━━━━━ Data shown ━━━━━

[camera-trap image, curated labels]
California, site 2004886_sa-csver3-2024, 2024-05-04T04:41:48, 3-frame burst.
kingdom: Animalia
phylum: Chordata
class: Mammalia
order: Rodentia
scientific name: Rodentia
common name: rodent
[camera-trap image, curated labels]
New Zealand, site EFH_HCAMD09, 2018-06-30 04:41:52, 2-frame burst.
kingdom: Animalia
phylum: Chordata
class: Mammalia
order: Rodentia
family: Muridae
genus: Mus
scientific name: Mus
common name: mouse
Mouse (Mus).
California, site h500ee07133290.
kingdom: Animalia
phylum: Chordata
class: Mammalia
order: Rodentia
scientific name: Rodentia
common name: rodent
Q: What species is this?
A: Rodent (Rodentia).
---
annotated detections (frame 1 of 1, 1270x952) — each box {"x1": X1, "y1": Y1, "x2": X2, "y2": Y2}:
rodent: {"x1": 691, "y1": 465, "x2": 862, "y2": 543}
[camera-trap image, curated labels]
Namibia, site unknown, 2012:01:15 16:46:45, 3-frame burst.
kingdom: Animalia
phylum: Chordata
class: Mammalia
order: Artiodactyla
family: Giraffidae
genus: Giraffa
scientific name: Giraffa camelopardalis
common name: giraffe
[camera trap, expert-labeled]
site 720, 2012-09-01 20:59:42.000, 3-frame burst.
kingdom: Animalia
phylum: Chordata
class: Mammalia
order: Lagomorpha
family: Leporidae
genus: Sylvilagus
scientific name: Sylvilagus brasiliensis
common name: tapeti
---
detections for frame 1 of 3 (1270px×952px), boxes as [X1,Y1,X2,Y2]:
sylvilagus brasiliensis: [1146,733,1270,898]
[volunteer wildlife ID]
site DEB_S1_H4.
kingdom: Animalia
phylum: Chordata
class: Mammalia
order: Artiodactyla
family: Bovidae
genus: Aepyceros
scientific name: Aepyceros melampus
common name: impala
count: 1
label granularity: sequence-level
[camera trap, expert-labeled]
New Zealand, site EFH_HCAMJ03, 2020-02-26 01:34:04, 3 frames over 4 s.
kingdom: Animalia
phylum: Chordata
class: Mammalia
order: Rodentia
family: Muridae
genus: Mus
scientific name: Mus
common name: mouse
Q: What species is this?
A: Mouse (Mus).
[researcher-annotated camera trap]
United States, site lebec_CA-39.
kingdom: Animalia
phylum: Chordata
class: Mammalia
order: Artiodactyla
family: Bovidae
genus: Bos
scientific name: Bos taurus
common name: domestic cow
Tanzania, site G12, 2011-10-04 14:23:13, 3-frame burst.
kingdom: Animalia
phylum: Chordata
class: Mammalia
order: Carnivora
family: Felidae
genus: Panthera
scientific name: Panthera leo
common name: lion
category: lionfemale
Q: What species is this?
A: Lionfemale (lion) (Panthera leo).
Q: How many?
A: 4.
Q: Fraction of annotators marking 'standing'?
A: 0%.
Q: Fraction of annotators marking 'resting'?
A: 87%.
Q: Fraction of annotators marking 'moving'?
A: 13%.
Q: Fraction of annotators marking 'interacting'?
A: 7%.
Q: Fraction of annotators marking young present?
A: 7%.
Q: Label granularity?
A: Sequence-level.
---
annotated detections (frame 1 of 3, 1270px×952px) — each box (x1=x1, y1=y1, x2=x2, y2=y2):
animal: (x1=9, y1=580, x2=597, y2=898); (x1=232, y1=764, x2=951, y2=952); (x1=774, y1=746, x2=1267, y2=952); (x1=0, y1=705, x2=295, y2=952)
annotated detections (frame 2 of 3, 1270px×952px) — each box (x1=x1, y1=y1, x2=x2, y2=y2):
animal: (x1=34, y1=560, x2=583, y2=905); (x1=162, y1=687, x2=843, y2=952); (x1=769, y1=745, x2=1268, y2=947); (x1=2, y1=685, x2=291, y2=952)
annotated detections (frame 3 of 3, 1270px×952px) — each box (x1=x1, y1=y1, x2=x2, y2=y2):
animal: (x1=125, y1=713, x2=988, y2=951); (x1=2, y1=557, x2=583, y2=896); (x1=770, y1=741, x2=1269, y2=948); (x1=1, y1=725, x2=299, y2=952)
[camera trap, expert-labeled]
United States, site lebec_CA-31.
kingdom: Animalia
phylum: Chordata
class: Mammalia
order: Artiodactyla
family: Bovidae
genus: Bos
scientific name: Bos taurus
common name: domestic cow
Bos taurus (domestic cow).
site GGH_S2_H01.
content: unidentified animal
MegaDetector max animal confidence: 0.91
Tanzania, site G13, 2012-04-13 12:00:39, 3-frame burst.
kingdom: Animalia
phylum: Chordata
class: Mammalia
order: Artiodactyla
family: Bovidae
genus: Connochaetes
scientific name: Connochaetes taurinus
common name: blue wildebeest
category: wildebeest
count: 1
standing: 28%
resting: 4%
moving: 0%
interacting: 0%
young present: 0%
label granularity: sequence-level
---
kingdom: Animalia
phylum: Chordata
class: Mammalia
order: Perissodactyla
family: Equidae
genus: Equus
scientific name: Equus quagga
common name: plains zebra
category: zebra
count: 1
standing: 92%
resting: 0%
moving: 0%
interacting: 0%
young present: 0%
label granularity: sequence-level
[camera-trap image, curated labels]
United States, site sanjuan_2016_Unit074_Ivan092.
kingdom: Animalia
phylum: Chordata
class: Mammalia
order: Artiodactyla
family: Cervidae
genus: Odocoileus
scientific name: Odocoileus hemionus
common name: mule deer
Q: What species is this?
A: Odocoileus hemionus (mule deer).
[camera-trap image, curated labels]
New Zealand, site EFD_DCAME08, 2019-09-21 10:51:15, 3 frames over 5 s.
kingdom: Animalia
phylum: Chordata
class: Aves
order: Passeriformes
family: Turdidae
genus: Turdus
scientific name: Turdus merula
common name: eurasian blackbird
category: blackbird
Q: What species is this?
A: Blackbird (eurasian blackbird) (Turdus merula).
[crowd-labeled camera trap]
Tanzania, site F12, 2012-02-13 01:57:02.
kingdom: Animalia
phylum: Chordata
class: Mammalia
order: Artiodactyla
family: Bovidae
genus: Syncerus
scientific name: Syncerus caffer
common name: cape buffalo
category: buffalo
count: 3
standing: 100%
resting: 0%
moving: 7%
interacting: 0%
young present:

━━━━━

== Exercise brief ==
Repeat the records. Match them exactly.

== Written solution ==
[camera-trap image, curated labels]
California, site 2004886_sa-csver3-2024, 2024-05-04T04:41:48, 3-frame burst.
kingdom: Animalia
phylum: Chordata
class: Mammalia
order: Rodentia
scientific name: Rodentia
common name: rodent
[camera-trap image, curated labels]
New Zealand, site EFH_HCAMD09, 2018-06-30 04:41:52, 2-frame burst.
kingdom: Animalia
phylum: Chordata
class: Mammalia
order: Rodentia
family: Muridae
genus: Mus
scientific name: Mus
common name: mouse
Mouse (Mus).
California, site h500ee07133290.
kingdom: Animalia
phylum: Chordata
class: Mammalia
order: Rodentia
scientific name: Rodentia
common name: rodent
Q: What species is this?
A: Rodent (Rodentia).
---
annotated detections (frame 1 of 1, 1270x952) — each box {"x1": X1, "y1": Y1, "x2": X2, "y2": Y2}:
rodent: {"x1": 691, "y1": 465, "x2": 862, "y2": 543}
[camera-trap image, curated labels]
Namibia, site unknown, 2012:01:15 16:46:45, 3-frame burst.
kingdom: Animalia
phylum: Chordata
class: Mammalia
order: Artiodactyla
family: Giraffidae
genus: Giraffa
scientific name: Giraffa camelopardalis
common name: giraffe
[camera trap, expert-labeled]
site 720, 2012-09-01 20:59:42.000, 3-frame burst.
kingdom: Animalia
phylum: Chordata
class: Mammalia
order: Lagomorpha
family: Leporidae
genus: Sylvilagus
scientific name: Sylvilagus brasiliensis
common name: tapeti
---
detections for frame 1 of 3 (1270px×952px), boxes as [X1,Y1,X2,Y2]:
sylvilagus brasiliensis: [1146,733,1270,898]
[volunteer wildlife ID]
site DEB_S1_H4.
kingdom: Animalia
phylum: Chordata
class: Mammalia
order: Artiodactyla
family: Bovidae
genus: Aepyceros
scientific name: Aepyceros melampus
common name: impala
count: 1
label granularity: sequence-level
[camera trap, expert-labeled]
New Zealand, site EFH_HCAMJ03, 2020-02-26 01:34:04, 3 frames over 4 s.
kingdom: Animalia
phylum: Chordata
class: Mammalia
order: Rodentia
family: Muridae
genus: Mus
scientific name: Mus
common name: mouse
Q: What species is this?
A: Mouse (Mus).
[researcher-annotated camera trap]
United States, site lebec_CA-39.
kingdom: Animalia
phylum: Chordata
class: Mammalia
order: Artiodactyla
family: Bovidae
genus: Bos
scientific name: Bos taurus
common name: domestic cow
Tanzania, site G12, 2011-10-04 14:23:13, 3-frame burst.
kingdom: Animalia
phylum: Chordata
class: Mammalia
order: Carnivora
family: Felidae
genus: Panthera
scientific name: Panthera leo
common name: lion
category: lionfemale
Q: What species is this?
A: Lionfemale (lion) (Panthera leo).
Q: How many?
A: 4.
Q: Fraction of annotators marking 'standing'?
A: 0%.
Q: Fraction of annotators marking 'resting'?
A: 87%.
Q: Fraction of annotators marking 'moving'?
A: 13%.
Q: Fraction of annotators marking 'interacting'?
A: 7%.
Q: Fraction of annotators marking young present?
A: 7%.
Q: Label granularity?
A: Sequence-level.
---
annotated detections (frame 1 of 3, 1270px×952px) — each box (x1=x1, y1=y1, x2=x2, y2=y2):
animal: (x1=9, y1=580, x2=597, y2=898); (x1=232, y1=764, x2=951, y2=952); (x1=774, y1=746, x2=1267, y2=952); (x1=0, y1=705, x2=295, y2=952)
annotated detections (frame 2 of 3, 1270px×952px) — each box (x1=x1, y1=y1, x2=x2, y2=y2):
animal: (x1=34, y1=560, x2=583, y2=905); (x1=162, y1=687, x2=843, y2=952); (x1=769, y1=745, x2=1268, y2=947); (x1=2, y1=685, x2=291, y2=952)
annotated detections (frame 3 of 3, 1270px×952px) — each box (x1=x1, y1=y1, x2=x2, y2=y2):
animal: (x1=125, y1=713, x2=988, y2=951); (x1=2, y1=557, x2=583, y2=896); (x1=770, y1=741, x2=1269, y2=948); (x1=1, y1=725, x2=299, y2=952)
[camera trap, expert-labeled]
United States, site lebec_CA-31.
kingdom: Animalia
phylum: Chordata
class: Mammalia
order: Artiodactyla
family: Bovidae
genus: Bos
scientific name: Bos taurus
common name: domestic cow
Bos taurus (domestic cow).
site GGH_S2_H01.
content: unidentified animal
MegaDetector max animal confidence: 0.91
Tanzania, site G13, 2012-04-13 12:00:39, 3-frame burst.
kingdom: Animalia
phylum: Chordata
class: Mammalia
order: Artiodactyla
family: Bovidae
genus: Connochaetes
scientific name: Connochaetes taurinus
common name: blue wildebeest
category: wildebeest
count: 1
standing: 28%
resting: 4%
moving: 0%
interacting: 0%
young present: 0%
label granularity: sequence-level
---
kingdom: Animalia
phylum: Chordata
class: Mammalia
order: Perissodactyla
family: Equidae
genus: Equus
scientific name: Equus quagga
common name: plains zebra
category: zebra
count: 1
standing: 92%
resting: 0%
moving: 0%
interacting: 0%
young present: 0%
label granularity: sequence-level
[camera-trap image, curated labels]
United States, site sanjuan_2016_Unit074_Ivan092.
kingdom: Animalia
phylum: Chordata
class: Mammalia
order: Artiodactyla
family: Cervidae
genus: Odocoileus
scientific name: Odocoileus hemionus
common name: mule deer
Q: What species is this?
A: Odocoileus hemionus (mule deer).
[camera-trap image, curated labels]
New Zealand, site EFD_DCAME08, 2019-09-21 10:51:15, 3 frames over 5 s.
kingdom: Animalia
phylum: Chordata
class: Aves
order: Passeriformes
family: Turdidae
genus: Turdus
scientific name: Turdus merula
common name: eurasian blackbird
category: blackbird
Q: What species is this?
A: Blackbird (eurasian blackbird) (Turdus merula).
[crowd-labeled camera trap]
Tanzania, site F12, 2012-02-13 01:57:02.
kingdom: Animalia
phylum: Chordata
class: Mammalia
order: Artiodactyla
family: Bovidae
genus: Syncerus
scientific name: Syncerus caffer
common name: cape buffalo
category: buffalo
count: 3
standing: 100%
resting: 0%
moving: 7%
interacting: 0%
young present:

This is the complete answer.